Records from a dataset
######

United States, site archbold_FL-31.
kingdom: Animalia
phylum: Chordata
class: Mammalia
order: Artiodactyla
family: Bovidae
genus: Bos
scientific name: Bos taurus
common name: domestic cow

######

* _TASK BRIEF_
What you return must match the data above character for character.

* _SOLUTION TO THIS EXERCISE_
United States, site archbold_FL-31.
kingdom: Animalia
phylum: Chordata
class: Mammalia
order: Artiodactyla
family: Bovidae
genus: Bos
scientific name: Bos taurus
common name: domestic cow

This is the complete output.